Faé apporte sa touche en introduisant Jean Michaël Seri dans son onze de départ. Le milieu de 1,68m de Championship (deuxième division anglaise), qui n’a joué aucune minute durant le premier tour, s’est avéré extrêmement bénéfique pour l’entrejeu. En effet, l’ancien de l’OGC Nice a apporté la garantie d’un équilibre ayant cruellement manqué sous Gasset. Menés dès la quatrième minute de jeu après le but d’Habib Diallo, les Ivoiriens ont tenu la dragée haute aux Lions pour égaliser à quatre minutes de la fin du temps réglementaire par Franck Kessié, entré en jeu un quart d’heure plus tôt (86e). Le joueur d’Al-Ahli arrachait les prolongations en transformant un penalty provoqué par un autre rentrant, Nicolas Pépé. Durant la séance des tirs aux buts, le pays du cacao réussit toutes ses tentatives et envoie au tapis le tenant du titre à la stupeur générale.

Le Mali KO debout

Une victoire au caractère que Faé et ses hommes, désormais sans peur et sans armure, vont rééditer en quarts devant le voisin malien qui restait invaincu dans le tournoi. Réduits à 10 avant la mi-temps suite à un deuxième carton jaune pour Odilon Kossounou (43e) après avoir vu Yahia Fofana détourner le penalty d'Adama Traoré et la VAR en annuler un autre, les Ivoiriens concèdent en plus l’ouverture du score du “local de l'étape” Dorgeles Néné, né à Abidjan, sur une frappe limpide épousant le petit filet de Yahia Fofana (71e). Au fond du gouffre, ils trouvaient pourtant les ressources de revenir dans une fin de match irrationnelle. Comme souvent, la solution vient du banc. Celle-ci se nommait Simon Adingra. Rétabli de sa blessure lui ayant fait manquer le début de la compétition, le jeune ailier de Brighton est à la l’origine et à la conclusion de l’égalisation signée… à la 90e minute dans un Stade Alassane Ouattara d’Ébimpé en folie. Le meilleur était à venir au bout du bout des arrêts de jeu. À la 122e minute, alors que l’arbitre égyptien portait son sifflet à la bouche pour signifier la fin du match devant départager les deux équipes aux tirs aux buts, Oumar Diakité, lui sorti du banc à la 73e, délivrait le chaudron de Bouaké en pleine fusion. Sonné, le sélectionneur malien Eric Chelle était à deux doigts d’en faire un malaise.

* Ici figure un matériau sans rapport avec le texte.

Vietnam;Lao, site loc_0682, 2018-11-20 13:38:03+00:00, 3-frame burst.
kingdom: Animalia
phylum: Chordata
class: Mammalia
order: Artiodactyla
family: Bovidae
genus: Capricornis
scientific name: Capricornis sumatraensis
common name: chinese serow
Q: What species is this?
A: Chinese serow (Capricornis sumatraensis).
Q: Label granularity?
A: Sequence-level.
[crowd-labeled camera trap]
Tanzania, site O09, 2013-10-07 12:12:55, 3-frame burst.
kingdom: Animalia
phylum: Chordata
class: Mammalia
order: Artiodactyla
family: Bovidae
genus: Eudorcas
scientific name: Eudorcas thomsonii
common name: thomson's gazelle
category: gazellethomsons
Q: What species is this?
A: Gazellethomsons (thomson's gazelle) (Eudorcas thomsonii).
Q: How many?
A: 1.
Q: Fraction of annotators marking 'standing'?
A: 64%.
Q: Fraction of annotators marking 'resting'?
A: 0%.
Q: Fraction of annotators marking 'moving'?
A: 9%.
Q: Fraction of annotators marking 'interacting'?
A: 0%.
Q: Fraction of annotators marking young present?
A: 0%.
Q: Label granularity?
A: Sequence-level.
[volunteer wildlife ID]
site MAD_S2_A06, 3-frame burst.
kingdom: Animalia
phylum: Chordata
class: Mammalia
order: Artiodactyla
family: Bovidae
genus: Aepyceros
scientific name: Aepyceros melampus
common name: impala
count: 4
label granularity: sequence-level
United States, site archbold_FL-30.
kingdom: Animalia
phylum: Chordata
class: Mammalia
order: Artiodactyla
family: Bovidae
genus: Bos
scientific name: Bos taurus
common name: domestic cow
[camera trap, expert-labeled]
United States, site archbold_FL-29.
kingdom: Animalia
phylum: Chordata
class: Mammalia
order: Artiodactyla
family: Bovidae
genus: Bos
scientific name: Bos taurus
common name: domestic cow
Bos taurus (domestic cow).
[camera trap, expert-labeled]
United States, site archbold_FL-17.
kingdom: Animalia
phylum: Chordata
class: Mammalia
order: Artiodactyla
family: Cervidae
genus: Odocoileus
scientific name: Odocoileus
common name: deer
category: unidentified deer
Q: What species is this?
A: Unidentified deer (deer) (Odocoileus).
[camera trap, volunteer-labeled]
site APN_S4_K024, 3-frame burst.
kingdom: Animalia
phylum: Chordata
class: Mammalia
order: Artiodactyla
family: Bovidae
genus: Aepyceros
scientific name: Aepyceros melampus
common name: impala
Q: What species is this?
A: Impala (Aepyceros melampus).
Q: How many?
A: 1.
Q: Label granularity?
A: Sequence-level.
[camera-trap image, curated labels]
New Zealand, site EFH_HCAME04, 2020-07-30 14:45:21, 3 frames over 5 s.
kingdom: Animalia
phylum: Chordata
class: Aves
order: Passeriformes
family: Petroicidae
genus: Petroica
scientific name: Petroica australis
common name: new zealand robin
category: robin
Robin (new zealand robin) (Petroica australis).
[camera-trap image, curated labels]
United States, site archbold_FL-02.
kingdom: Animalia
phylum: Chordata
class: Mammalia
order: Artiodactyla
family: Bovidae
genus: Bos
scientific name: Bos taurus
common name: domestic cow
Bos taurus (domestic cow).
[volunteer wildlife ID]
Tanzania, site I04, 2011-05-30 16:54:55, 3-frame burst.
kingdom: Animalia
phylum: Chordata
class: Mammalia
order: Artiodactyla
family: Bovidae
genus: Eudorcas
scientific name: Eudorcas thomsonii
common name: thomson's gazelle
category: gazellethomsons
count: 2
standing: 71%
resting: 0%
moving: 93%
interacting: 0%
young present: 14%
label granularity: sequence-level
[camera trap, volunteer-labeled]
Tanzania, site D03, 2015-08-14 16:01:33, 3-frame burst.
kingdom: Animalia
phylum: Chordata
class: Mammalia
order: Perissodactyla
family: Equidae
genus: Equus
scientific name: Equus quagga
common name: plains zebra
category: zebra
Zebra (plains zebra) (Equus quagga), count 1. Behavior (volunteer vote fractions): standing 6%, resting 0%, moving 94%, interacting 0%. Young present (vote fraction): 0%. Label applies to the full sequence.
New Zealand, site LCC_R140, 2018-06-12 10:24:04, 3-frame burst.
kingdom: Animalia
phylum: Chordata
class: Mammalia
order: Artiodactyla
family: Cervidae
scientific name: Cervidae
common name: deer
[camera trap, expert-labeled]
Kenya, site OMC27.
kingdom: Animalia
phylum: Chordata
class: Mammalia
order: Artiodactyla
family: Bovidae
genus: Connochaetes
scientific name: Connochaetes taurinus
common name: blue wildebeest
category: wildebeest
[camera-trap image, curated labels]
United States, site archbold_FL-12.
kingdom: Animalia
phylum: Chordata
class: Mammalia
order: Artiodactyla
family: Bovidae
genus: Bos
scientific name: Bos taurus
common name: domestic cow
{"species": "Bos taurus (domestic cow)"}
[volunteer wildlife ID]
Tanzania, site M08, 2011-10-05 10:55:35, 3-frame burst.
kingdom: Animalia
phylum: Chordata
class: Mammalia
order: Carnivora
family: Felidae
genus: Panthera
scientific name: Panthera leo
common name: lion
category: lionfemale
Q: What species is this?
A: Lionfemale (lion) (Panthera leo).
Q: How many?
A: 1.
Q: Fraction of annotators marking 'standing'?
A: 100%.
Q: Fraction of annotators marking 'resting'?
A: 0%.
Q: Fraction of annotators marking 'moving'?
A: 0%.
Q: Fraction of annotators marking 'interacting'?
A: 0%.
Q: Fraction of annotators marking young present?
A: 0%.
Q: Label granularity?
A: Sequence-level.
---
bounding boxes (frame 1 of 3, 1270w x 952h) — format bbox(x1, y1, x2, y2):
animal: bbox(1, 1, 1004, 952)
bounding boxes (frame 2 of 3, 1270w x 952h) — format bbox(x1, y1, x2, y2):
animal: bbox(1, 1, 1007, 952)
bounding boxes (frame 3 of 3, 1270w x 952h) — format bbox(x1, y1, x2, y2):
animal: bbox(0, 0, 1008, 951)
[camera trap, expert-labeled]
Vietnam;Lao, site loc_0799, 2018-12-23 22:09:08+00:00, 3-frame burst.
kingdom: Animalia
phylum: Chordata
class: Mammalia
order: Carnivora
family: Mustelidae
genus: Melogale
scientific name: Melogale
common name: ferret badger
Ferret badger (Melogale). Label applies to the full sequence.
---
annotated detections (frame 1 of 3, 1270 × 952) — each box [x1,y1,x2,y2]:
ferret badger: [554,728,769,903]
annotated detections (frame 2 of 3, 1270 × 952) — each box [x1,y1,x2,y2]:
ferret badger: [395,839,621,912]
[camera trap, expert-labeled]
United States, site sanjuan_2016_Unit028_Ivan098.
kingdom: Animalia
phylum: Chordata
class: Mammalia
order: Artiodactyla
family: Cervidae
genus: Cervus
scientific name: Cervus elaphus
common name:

Les Léopards sont donc prévenus. Au vu du dénouement de ses matches dignes des plus belles adaptations Netflix, la Côte d’Ivoire se trace, l’air de rien, une trajectoire de formidable champion. Il faudra un Chancel Mbemba des grands soirs et un Yoane Wissa inspiré pour venir à bout des ressuscités ayant traversé trois fois la vallée de la mort.